San José, junio de 2026. La forma en que las personas aprenden y desarrollan nuevas habilidades está cambiando. En un entorno marcado por la transformación digital, la inteligencia artificial y la necesidad de actualización constante, la educación online ha dejado de ser una alternativa para convertirse en una herramienta estratégica de crecimiento profesional.
Durante años, la formación virtual fue vista como una alternativa para quienes no podían acceder a modelos presenciales. Hoy, esa percepción ha cambiado. La necesidad de actualización constante y la rapidez con la que evolucionan las habilidades laborales han convertido la educación online en una herramienta cada vez más relevante para el desarrollo profesional.
El cambio no radica únicamente en la tecnología, sino en la calidad de los modelos educativos. La experiencia de los últimos años ha demostrado que trasladar contenidos a una plataforma digital no garantiza el aprendizaje. Los programas más efectivos son aquellos que integran acompañamiento docente, metodologías participativas, aplicación práctica de conocimientos y espacios de interacción que fortalecen el pensamiento crítico y la toma de decisiones.
«La calidad de un programa online no se mide por la cantidad de contenidos que ofrece, sino por su capacidad para desarrollar criterio, autonomía y habilidades aplicables a situaciones reales», señaló Pablo Cruz, director del Instituto Robert Owen.
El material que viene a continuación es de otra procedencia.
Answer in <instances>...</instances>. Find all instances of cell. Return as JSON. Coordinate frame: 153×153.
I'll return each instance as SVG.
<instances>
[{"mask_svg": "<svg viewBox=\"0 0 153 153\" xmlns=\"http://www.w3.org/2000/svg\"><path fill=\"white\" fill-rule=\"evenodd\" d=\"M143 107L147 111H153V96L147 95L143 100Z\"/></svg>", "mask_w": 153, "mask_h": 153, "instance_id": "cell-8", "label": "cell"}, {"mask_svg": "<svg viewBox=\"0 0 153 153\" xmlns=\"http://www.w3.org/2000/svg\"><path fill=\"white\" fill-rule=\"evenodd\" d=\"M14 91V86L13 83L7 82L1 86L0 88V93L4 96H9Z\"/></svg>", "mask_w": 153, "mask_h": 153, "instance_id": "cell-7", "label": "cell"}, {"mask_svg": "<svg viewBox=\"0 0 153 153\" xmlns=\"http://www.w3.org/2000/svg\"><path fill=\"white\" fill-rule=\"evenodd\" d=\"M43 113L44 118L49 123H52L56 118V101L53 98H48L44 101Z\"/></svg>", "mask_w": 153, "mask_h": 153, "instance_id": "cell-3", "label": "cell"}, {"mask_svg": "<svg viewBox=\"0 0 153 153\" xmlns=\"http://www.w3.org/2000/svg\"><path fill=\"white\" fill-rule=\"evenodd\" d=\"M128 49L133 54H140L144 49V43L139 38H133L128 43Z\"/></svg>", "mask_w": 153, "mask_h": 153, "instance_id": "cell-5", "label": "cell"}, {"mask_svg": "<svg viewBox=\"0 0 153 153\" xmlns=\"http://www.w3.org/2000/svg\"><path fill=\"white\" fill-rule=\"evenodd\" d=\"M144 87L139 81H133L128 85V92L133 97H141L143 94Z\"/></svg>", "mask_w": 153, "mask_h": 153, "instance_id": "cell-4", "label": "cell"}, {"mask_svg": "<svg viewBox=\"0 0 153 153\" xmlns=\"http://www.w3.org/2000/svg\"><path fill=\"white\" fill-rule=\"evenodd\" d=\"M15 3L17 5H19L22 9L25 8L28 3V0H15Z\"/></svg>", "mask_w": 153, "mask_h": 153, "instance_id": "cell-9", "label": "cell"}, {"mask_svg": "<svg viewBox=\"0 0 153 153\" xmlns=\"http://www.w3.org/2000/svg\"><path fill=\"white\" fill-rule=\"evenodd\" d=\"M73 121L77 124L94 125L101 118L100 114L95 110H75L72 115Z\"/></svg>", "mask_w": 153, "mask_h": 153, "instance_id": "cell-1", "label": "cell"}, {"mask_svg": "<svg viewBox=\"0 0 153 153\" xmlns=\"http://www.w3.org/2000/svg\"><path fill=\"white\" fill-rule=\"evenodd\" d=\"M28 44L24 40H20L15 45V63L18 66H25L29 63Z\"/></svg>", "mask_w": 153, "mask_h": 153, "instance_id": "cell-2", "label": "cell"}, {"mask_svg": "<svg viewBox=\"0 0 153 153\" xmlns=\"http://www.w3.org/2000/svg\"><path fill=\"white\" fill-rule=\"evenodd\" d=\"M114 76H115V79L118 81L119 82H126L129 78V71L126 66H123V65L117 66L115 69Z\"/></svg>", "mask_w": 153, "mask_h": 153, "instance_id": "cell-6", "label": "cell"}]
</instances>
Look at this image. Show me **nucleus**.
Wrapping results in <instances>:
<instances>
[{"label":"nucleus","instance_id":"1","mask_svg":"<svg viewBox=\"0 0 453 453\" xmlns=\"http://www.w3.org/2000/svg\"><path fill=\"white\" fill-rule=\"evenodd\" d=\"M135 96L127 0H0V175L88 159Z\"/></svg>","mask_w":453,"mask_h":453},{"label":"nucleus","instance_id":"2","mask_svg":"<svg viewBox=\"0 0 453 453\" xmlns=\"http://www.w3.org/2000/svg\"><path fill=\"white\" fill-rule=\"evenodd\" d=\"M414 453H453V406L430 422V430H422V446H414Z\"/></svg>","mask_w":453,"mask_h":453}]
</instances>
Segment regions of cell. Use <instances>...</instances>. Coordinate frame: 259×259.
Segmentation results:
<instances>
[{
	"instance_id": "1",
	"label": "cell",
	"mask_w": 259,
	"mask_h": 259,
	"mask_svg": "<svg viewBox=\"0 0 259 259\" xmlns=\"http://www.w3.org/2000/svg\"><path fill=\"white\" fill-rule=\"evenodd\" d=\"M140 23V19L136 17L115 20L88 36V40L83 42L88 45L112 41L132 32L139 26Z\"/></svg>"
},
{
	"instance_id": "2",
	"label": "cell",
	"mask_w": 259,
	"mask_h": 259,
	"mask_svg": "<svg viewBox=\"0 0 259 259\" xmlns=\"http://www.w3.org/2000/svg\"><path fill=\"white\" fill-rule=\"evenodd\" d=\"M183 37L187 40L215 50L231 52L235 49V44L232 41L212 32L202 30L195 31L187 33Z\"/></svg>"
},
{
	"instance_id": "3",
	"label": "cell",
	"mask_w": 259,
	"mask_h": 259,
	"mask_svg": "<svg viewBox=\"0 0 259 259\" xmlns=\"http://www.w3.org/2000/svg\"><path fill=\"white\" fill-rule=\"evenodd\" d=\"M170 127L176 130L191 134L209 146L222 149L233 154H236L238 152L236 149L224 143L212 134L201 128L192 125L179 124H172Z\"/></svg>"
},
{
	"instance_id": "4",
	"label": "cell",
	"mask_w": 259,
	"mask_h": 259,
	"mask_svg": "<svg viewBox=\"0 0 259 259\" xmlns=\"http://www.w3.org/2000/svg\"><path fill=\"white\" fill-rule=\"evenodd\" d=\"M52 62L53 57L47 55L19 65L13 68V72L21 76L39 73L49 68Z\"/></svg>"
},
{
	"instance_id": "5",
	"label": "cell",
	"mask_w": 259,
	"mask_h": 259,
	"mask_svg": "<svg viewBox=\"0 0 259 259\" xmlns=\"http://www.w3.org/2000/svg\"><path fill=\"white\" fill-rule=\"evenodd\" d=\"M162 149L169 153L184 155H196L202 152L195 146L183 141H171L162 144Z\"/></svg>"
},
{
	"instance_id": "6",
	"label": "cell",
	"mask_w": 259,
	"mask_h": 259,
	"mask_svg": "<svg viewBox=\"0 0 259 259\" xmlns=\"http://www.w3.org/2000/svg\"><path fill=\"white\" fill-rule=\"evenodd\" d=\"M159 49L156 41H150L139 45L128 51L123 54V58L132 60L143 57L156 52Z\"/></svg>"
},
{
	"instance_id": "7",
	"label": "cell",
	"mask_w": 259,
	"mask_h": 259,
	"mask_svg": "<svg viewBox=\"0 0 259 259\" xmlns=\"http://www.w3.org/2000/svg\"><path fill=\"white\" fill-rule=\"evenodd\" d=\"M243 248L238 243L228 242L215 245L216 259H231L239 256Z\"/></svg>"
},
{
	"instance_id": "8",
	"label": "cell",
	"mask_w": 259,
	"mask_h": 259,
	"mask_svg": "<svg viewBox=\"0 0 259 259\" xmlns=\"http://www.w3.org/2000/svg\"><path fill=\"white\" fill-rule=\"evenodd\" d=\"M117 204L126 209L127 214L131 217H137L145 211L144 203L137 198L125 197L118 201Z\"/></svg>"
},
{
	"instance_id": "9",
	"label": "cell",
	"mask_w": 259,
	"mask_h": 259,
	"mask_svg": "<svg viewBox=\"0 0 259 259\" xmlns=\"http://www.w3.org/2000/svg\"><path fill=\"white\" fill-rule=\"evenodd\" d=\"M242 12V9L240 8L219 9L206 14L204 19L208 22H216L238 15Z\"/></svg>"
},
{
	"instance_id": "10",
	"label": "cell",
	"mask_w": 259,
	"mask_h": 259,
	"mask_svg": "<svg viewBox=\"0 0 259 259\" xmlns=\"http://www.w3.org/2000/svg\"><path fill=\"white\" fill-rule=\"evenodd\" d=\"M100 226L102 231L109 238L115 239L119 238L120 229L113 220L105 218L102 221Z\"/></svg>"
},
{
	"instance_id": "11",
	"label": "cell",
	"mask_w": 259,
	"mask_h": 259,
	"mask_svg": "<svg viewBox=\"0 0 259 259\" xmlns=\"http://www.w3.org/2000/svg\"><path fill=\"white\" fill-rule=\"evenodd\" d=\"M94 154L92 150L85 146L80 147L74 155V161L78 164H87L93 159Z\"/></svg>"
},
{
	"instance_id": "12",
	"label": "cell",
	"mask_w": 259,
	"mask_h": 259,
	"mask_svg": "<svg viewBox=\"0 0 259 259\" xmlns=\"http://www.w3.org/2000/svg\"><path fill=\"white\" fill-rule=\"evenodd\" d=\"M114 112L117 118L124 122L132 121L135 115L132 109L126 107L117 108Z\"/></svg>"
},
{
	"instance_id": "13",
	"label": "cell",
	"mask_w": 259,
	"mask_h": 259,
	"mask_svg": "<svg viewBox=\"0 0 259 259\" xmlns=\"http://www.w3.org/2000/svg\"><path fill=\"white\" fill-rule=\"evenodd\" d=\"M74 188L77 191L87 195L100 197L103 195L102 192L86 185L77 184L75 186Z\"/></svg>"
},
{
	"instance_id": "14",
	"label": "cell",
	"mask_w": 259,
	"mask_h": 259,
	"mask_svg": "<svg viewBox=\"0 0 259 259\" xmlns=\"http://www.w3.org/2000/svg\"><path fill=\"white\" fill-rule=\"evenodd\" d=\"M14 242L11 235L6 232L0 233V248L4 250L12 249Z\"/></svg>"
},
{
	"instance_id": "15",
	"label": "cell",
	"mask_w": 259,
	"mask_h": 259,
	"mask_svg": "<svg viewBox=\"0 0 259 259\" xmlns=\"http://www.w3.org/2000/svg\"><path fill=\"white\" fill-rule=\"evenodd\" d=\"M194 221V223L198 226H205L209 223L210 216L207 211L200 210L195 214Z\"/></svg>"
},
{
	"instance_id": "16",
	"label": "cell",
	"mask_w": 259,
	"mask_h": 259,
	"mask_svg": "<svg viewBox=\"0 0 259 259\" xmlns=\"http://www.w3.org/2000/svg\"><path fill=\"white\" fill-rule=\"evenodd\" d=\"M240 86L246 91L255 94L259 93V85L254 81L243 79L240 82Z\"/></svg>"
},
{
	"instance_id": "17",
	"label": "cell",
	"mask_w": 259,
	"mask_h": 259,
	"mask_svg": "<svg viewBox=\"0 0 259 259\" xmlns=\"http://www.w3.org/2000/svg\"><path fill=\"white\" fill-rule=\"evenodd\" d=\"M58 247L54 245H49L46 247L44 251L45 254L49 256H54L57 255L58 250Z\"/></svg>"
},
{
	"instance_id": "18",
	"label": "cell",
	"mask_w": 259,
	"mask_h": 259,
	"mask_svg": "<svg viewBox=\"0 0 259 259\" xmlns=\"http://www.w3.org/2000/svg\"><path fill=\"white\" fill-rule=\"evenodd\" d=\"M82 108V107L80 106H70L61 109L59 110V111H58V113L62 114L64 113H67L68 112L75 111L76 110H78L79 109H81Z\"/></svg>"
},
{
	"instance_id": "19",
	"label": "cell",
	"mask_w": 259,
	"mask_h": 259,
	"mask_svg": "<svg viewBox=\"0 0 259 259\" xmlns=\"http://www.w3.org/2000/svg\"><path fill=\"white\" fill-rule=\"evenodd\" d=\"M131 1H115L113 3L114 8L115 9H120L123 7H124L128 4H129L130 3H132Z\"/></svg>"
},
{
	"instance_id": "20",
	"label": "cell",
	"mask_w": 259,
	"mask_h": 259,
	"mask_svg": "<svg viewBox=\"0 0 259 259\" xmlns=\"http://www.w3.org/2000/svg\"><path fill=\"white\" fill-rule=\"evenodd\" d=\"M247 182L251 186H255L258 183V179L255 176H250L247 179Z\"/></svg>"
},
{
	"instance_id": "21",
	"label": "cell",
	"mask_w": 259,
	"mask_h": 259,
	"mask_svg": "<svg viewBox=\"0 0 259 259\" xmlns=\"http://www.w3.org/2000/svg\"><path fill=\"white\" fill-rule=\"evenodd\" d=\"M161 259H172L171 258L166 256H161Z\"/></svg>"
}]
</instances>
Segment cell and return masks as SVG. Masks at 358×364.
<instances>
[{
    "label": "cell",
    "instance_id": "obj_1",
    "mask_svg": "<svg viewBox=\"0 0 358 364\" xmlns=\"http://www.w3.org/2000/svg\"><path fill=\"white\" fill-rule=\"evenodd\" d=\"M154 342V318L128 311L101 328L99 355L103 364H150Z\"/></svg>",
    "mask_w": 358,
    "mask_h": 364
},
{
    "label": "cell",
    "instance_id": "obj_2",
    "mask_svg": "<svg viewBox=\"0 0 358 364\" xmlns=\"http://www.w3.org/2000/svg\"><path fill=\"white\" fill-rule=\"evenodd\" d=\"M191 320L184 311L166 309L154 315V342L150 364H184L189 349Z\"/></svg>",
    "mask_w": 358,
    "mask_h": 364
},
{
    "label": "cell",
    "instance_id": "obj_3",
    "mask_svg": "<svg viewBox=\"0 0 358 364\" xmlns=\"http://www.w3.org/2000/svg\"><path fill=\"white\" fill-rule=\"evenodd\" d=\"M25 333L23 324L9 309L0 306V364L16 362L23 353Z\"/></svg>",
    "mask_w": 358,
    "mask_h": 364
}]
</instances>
La flexibilidad se ha convertido además en un factor determinante para el aprendizaje adulto. Poder estudiar en horarios adaptables, avanzar según el propio ritmo y aplicar de forma inmediata los conocimientos adquiridos permite integrar la formación al día a día, en lugar de competir con otras responsabilidades.
La acelerada incorporación de nuevas tecnologías, junto con la transformación de los perfiles profesionales que demandan las organizaciones, ha incrementado la necesidad de desarrollar competencias de manera continua. En este contexto, los modelos de formación flexibles y orientados a la aplicación práctica han ganado relevancia como una respuesta a las nuevas exigencias del mercado laboral.
Más allá de la obtención de un certificado, el principal valor de estos programas radica en la capacidad de preparar a las personas para adaptarse a escenarios cambiantes y continuar aprendiendo a lo largo de su vida profesional.
«En un mercado donde las habilidades evolucionan cada vez más rápido, aprender a aprender se ha convertido en una de las competencias más importantes para mantenerse vigente y generar nuevas oportunidades«, agregó Cruz.
Lejos de ser una tendencia pasajera, la educación online se consolida como una herramienta clave para el desarrollo del talento. En un entorno donde el conocimiento evoluciona constantemente, la capacidad de aprender, adaptarse y adquirir nuevas habilidades será cada vez más determinante para la competitividad de las personas, las organizaciones y los países.